Post by lessismoreinvestor » Fri Oct 05, 2018 4:14 pm

57 years old, working full time, single. Have 220k in individual stocks, 160k in Vanguard index funds, 80k in 401k at work, 30k in CD, MM, and cash.
Figuring on at least 6-11 more years working, making around 90k a year.
I figure I've got time for Market dips (like this one) and recoveries before I retire.
Or do you think I'm too stock-heavy?
So total nest egg you have 460k. All most half is in individual stocks. That is very risky. I recommend keeping that portion less than 10%. What to do about it? Well, I hope it is a lot of different stocks for diversification. If it is all one or two stocks that isn't good in my opinion. If you were to sell it may trigger capital gains tax as well depending on what type of account it is.

What are the index funds and 401k invested in? Any bonds?

At your age, a 60% stocks/ 40% bonds would be decently aggressive. You could talk me into 70 stock / 30 bonds for ultra aggressive.

Assuming you work 10 more years. 67 years old. I would like to see your portfolio at 800k to 1 million.
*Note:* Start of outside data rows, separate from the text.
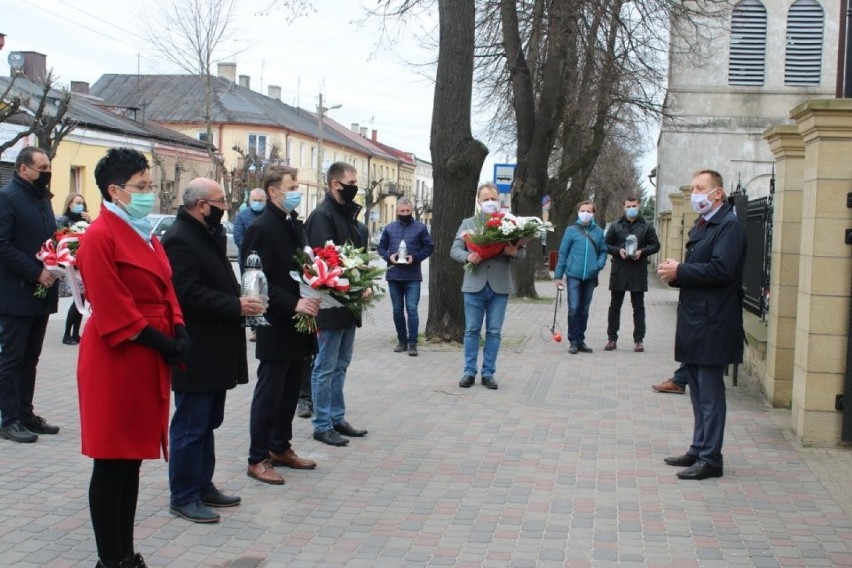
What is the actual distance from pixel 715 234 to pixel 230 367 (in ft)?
11.8

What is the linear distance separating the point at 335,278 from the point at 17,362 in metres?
2.77

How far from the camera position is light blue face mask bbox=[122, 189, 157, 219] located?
4727mm

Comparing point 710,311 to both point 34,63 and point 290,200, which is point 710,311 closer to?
point 290,200

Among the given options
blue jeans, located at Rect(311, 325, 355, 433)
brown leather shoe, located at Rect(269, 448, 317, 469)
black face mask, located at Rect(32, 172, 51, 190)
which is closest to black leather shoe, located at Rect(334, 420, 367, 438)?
blue jeans, located at Rect(311, 325, 355, 433)

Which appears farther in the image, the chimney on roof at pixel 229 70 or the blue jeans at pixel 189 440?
the chimney on roof at pixel 229 70

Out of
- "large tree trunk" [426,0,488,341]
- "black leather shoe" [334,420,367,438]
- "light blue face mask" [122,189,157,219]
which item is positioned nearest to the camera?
"light blue face mask" [122,189,157,219]

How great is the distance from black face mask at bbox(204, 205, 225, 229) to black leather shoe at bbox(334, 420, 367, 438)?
2771 mm

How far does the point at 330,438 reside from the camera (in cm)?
769

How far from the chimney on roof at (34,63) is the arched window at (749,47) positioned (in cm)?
3020

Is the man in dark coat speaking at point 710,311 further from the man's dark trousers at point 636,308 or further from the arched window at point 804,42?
the arched window at point 804,42

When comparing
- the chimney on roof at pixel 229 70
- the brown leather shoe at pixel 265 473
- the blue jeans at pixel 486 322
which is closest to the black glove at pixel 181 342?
the brown leather shoe at pixel 265 473

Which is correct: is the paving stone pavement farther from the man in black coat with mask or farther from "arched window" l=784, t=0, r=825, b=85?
"arched window" l=784, t=0, r=825, b=85

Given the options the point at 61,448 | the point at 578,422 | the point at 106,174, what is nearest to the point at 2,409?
the point at 61,448

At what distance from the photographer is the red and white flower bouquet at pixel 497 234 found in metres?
9.93
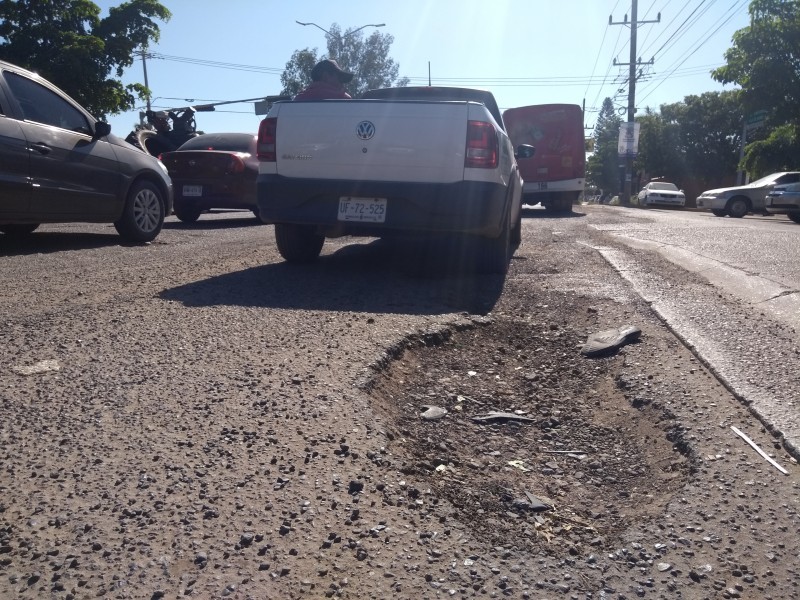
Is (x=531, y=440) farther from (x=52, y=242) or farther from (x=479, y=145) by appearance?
(x=52, y=242)

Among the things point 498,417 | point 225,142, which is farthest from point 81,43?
point 498,417

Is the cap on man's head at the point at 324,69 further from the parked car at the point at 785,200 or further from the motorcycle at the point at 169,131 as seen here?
the parked car at the point at 785,200

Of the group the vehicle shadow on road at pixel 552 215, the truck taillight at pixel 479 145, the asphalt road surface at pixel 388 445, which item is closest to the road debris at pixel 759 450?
the asphalt road surface at pixel 388 445

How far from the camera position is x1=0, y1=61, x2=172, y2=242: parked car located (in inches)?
277

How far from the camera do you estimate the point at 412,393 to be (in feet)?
11.7

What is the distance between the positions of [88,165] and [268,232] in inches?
119

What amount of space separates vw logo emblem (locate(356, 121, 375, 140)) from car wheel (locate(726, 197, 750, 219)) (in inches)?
831

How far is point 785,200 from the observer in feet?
65.1

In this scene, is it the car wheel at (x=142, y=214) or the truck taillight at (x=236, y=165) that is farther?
the truck taillight at (x=236, y=165)

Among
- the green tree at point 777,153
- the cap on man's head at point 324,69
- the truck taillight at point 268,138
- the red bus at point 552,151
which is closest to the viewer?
the truck taillight at point 268,138

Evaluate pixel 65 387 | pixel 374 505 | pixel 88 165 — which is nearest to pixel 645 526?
pixel 374 505

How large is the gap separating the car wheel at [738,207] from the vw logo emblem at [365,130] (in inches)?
831

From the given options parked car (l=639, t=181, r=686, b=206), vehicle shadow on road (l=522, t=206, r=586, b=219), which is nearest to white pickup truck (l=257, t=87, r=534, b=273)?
vehicle shadow on road (l=522, t=206, r=586, b=219)

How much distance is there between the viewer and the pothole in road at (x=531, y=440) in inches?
95.7
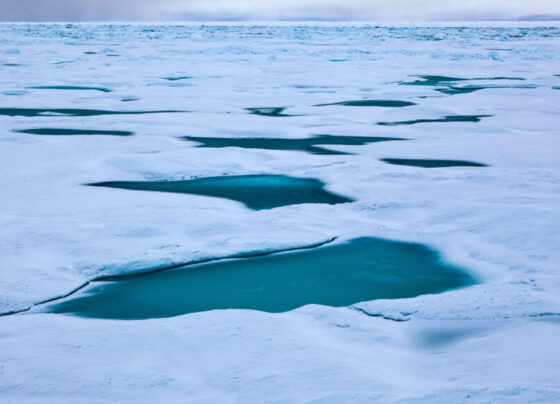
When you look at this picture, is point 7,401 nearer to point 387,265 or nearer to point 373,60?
point 387,265

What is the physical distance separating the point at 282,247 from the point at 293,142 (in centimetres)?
266

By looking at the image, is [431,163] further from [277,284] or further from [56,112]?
[56,112]

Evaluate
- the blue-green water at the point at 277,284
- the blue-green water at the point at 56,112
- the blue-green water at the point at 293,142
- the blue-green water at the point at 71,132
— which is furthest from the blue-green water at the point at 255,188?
the blue-green water at the point at 56,112

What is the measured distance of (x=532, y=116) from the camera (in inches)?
267

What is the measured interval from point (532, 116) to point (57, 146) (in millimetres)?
4691

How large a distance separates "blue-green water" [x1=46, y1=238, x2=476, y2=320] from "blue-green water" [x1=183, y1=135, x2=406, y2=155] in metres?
2.35

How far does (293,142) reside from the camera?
17.3 feet

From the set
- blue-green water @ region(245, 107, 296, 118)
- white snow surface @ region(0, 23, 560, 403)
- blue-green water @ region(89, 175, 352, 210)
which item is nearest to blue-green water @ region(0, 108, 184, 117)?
white snow surface @ region(0, 23, 560, 403)

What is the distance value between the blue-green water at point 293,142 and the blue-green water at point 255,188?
1.02 metres

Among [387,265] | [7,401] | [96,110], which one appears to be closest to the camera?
[7,401]

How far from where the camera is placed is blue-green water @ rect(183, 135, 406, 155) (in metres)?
5.05

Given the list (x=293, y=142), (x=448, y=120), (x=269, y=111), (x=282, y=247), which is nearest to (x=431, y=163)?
(x=293, y=142)

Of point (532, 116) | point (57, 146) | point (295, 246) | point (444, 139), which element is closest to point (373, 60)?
point (532, 116)

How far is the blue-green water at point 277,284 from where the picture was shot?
85.8 inches
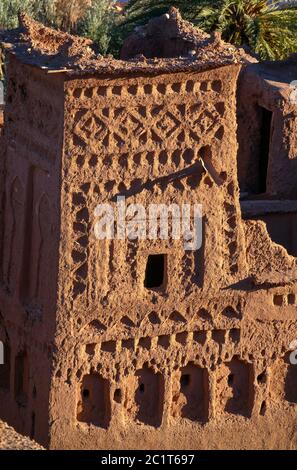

If you save $20,000k per year for the next 10 years and can make 5% investment return on your money then it would grow to about 1 million.

On a $1 million portfolio, you can take out 40K a year for rest of your life. Plus hopefully, social security will give you some. Maybe $36k per year. You would then be making around $76k which is 80% of your working salary. Not a bad retirement in my opinion.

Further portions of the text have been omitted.